Action item: Write out each entry below exactly. Do not include the images.

[Captioned web images]

»»

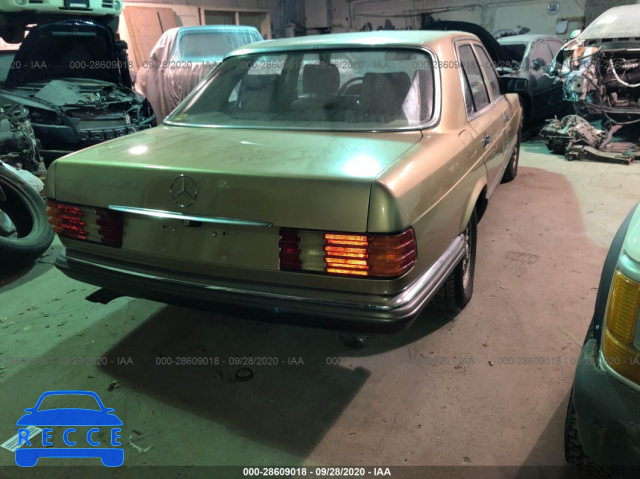 1980 MERCEDES 280SE WDB12603212005988 Bild 3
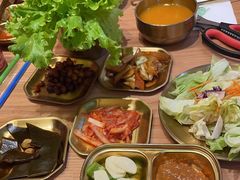 -闻老头·菊花炭烤肉(D11店)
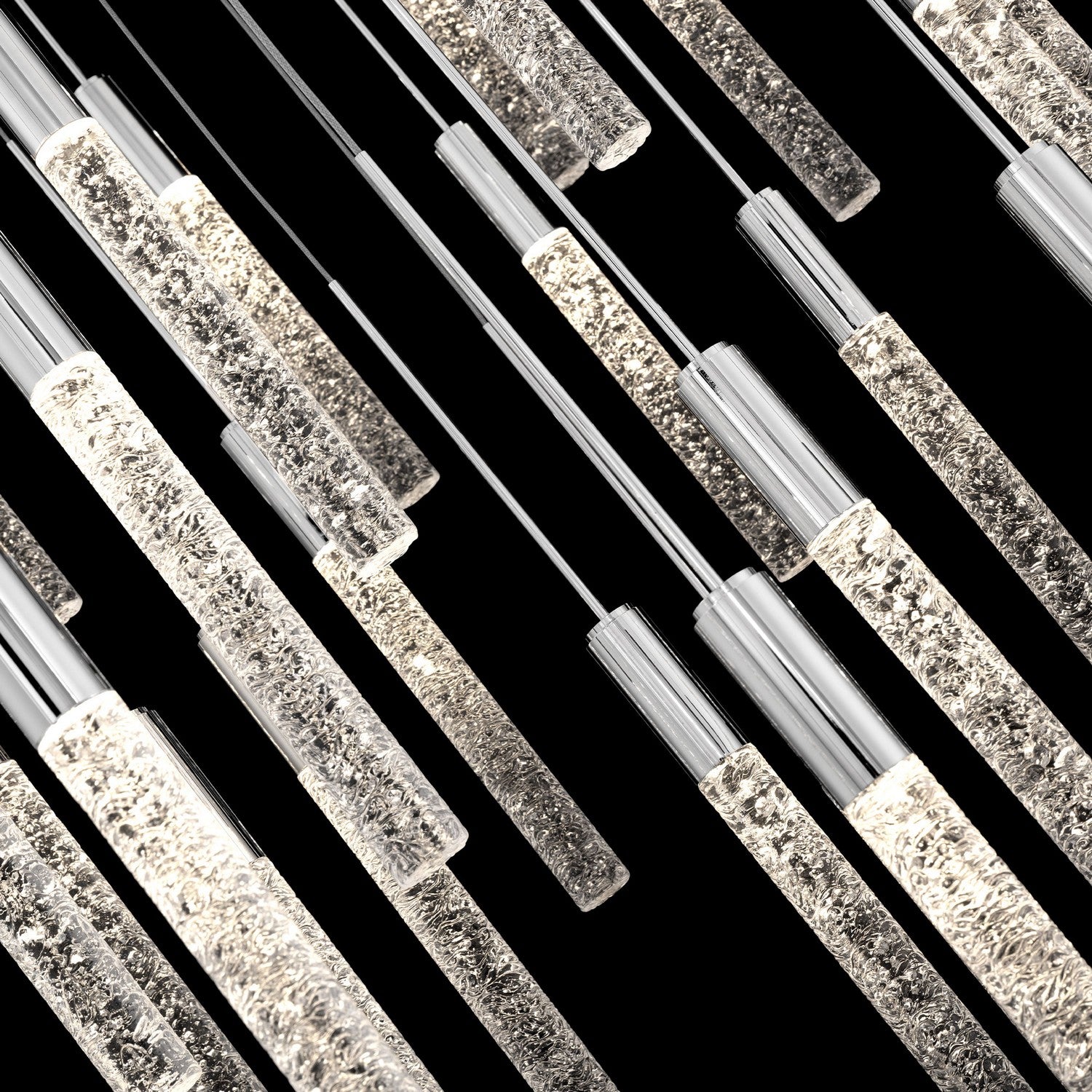 Modern Forms - PD-35625S-PN - LED Pendant - Magic - Polished Nickel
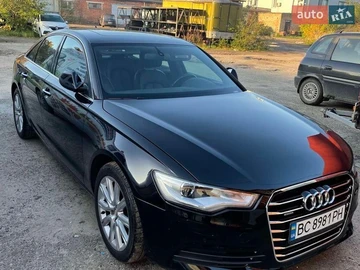 Авто Audi A6 2015 № 8648225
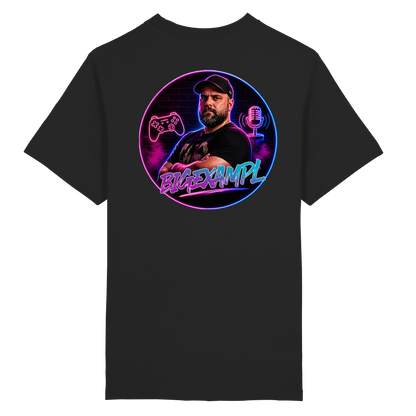 BIGEXAMPL - Heavy Oversized Organic Shirt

««

Exercise answer:
 1980 MERCEDES 280SE WDB12603212005988 Bild 3
 -闻老头·菊花炭烤肉(D11店)
 Modern Forms - PD-35625S-PN - LED Pendant - Magic - Polished Nickel
 Авто Audi A6 2015 № 8648225
 BIGEXAMPL - Heavy Oversized Organic Shirt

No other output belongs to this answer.